In the entries below, find each line bearing the string "Moving" and copy it.

═════ DATA FOR THIS TASK

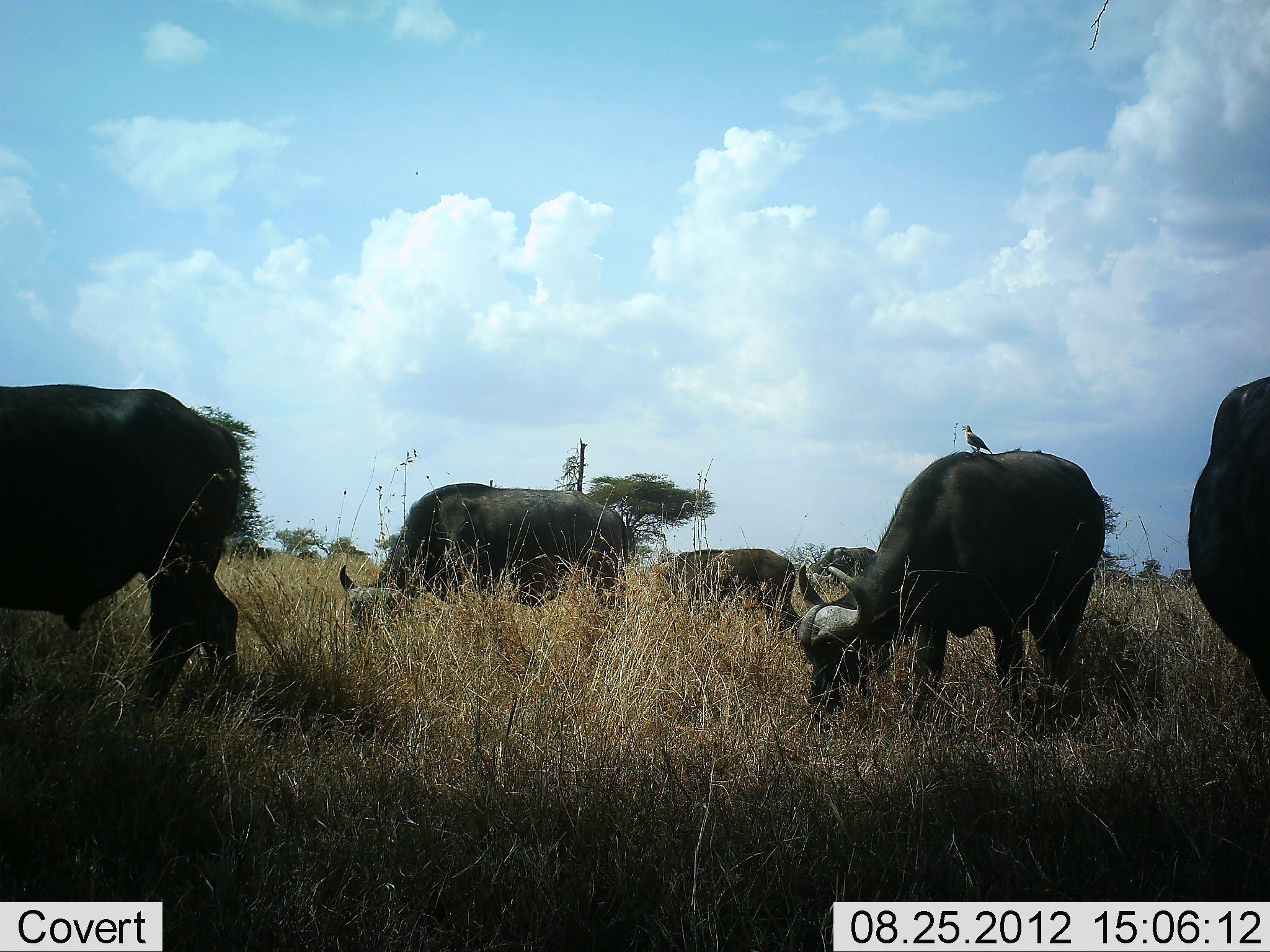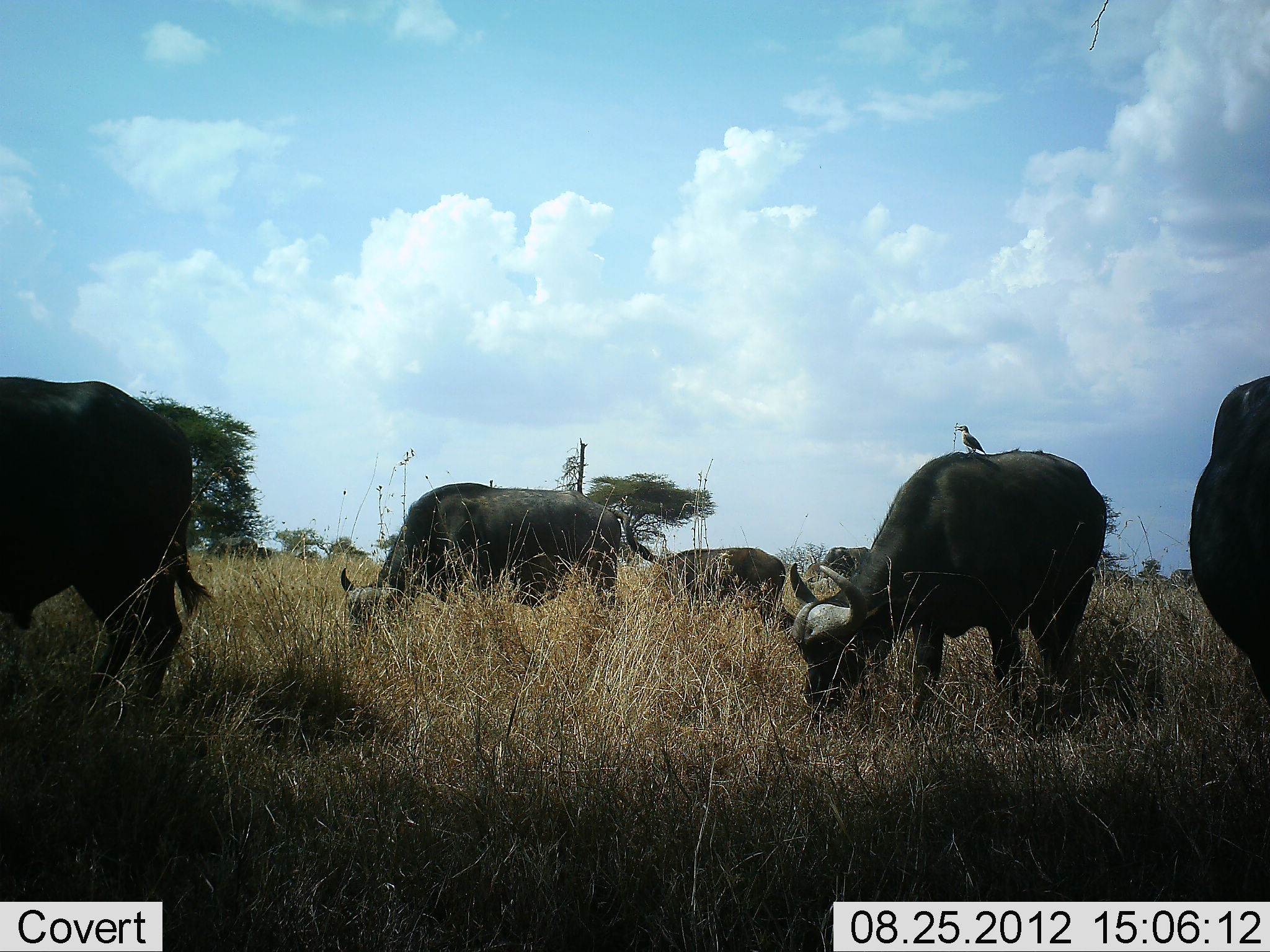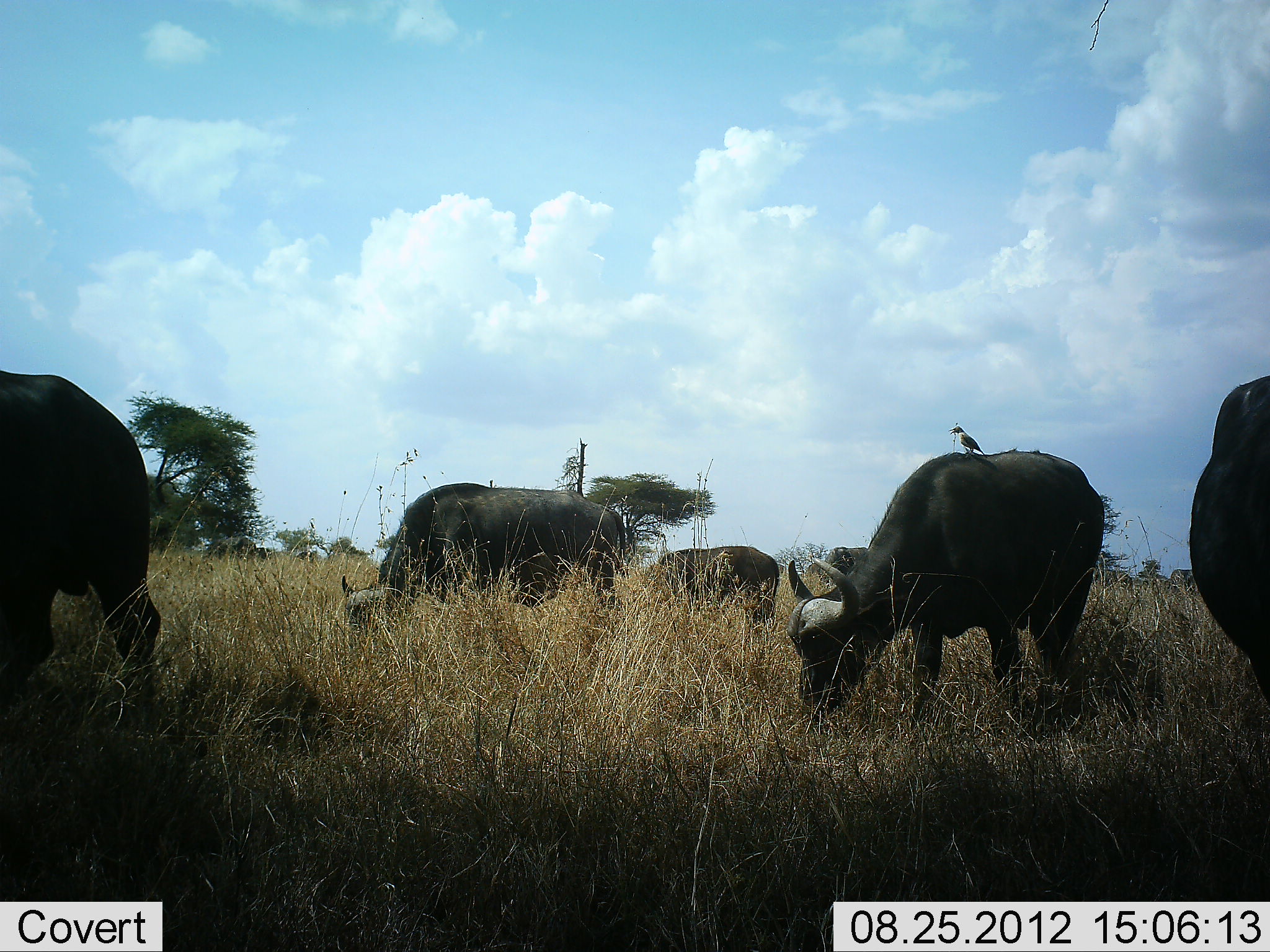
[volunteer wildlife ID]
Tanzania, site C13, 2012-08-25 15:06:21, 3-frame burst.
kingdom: Animalia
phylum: Chordata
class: Mammalia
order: Artiodactyla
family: Bovidae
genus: Syncerus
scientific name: Syncerus caffer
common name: cape buffalo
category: buffalo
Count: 6.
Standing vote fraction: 45%.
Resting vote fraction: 0%.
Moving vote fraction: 36%.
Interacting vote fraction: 0%.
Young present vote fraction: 0%.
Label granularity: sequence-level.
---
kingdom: Animalia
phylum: Chordata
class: Aves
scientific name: Aves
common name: bird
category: otherbird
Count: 1.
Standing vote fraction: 90%.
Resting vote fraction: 20%.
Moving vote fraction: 0%.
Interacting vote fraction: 0%.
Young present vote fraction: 0%.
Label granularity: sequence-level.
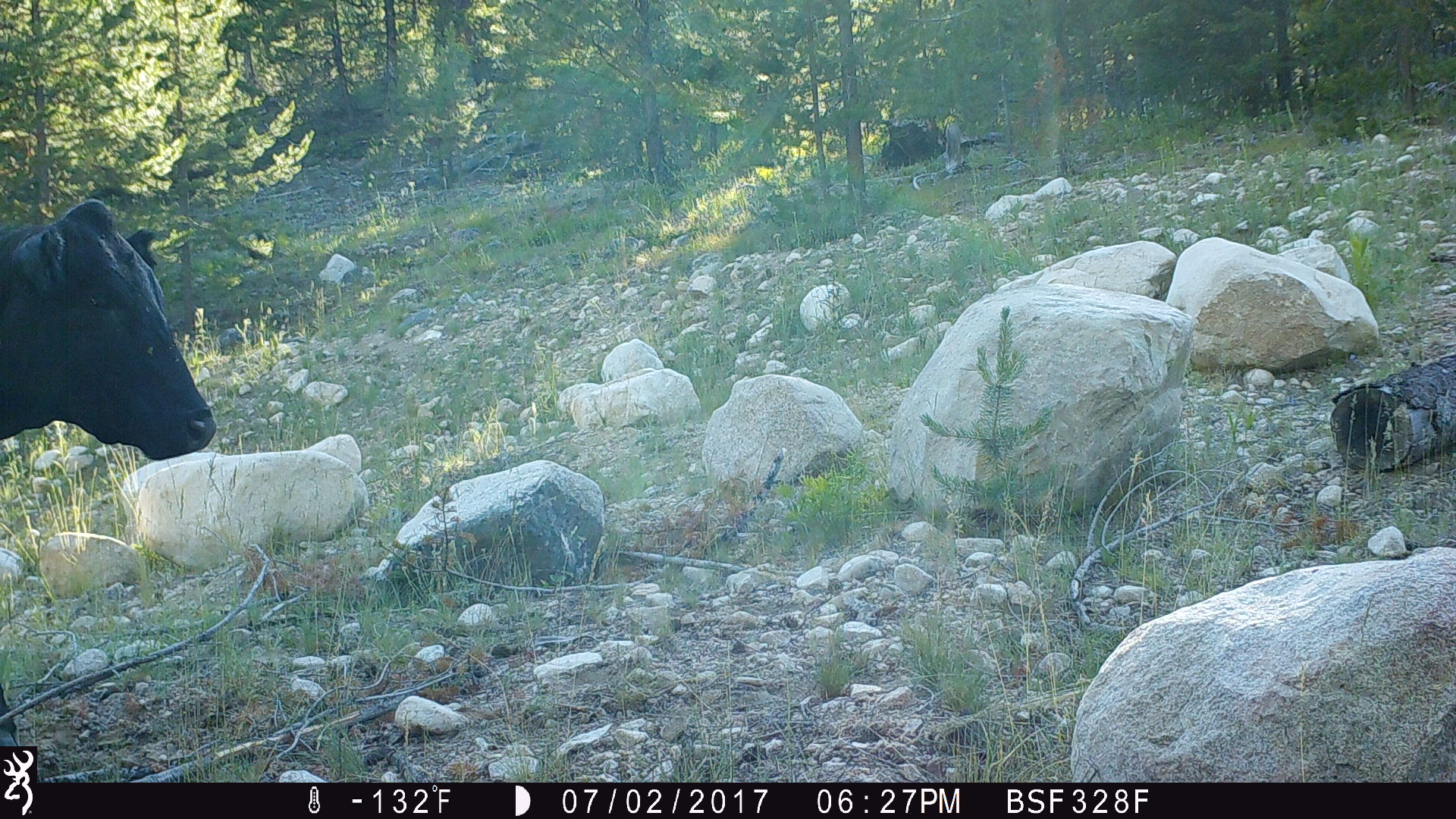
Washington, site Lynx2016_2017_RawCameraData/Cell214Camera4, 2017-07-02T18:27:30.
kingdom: Animalia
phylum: Chordata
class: Mammalia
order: Artiodactyla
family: Bovidae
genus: Bos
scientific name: Bos taurus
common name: domestic cattle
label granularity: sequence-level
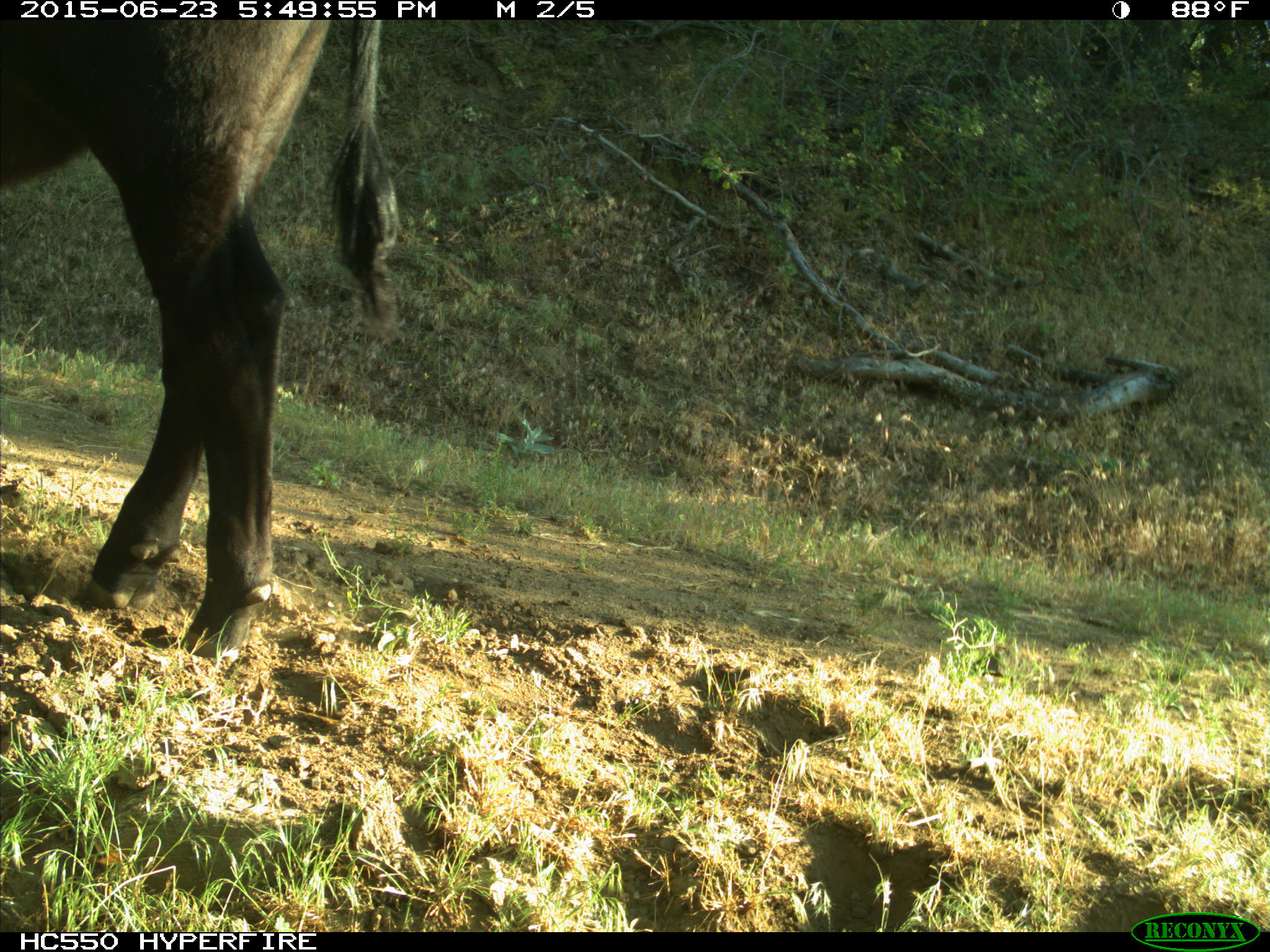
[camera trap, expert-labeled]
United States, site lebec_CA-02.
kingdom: Animalia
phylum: Chordata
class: Mammalia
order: Artiodactyla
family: Bovidae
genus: Bos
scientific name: Bos taurus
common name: domestic cow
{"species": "Bos taurus (domestic cow)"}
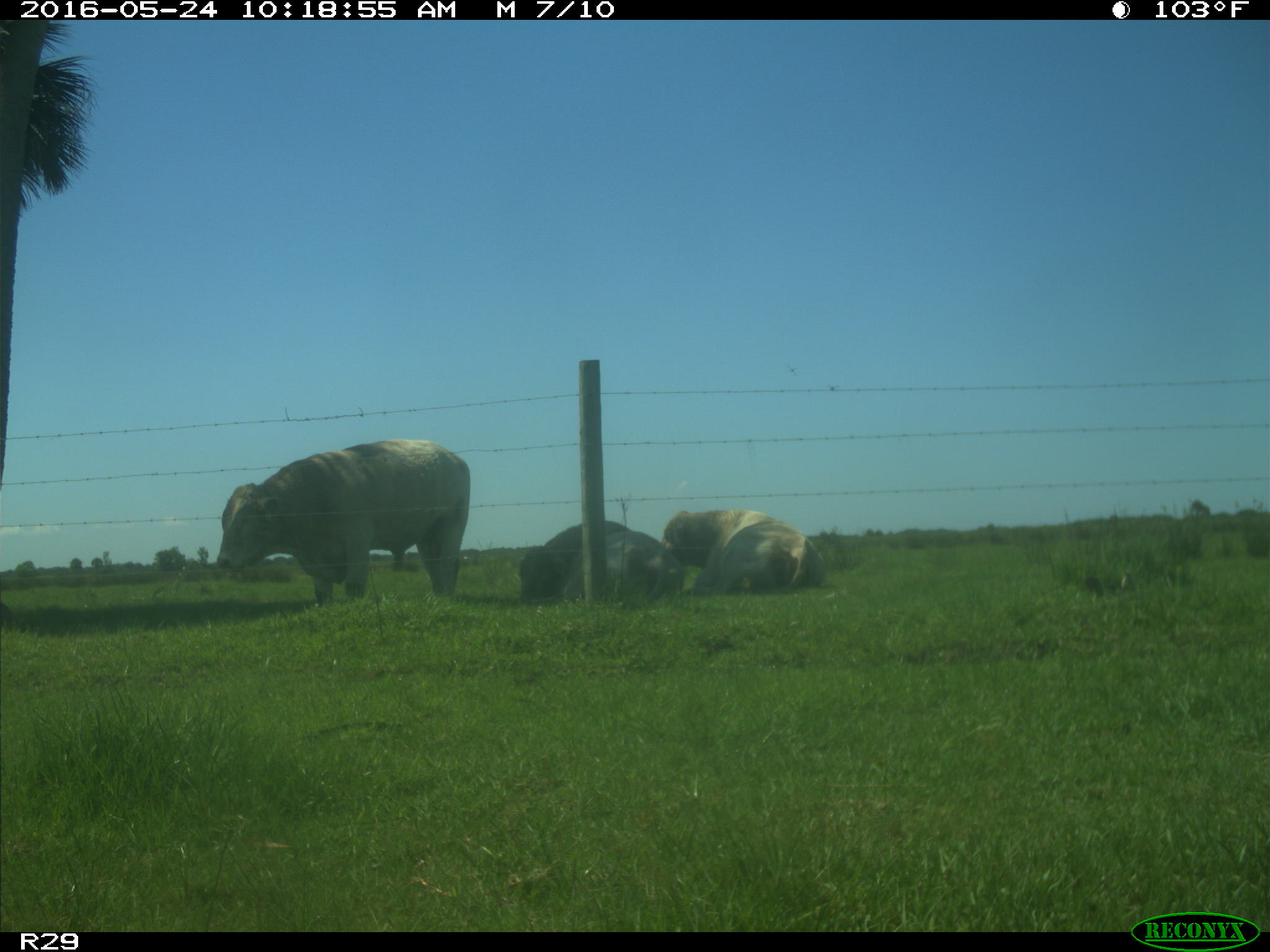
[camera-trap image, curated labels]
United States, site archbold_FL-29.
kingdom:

══════════

ANSWER:
Moving vote fraction: 36%.
Moving vote fraction: 0%.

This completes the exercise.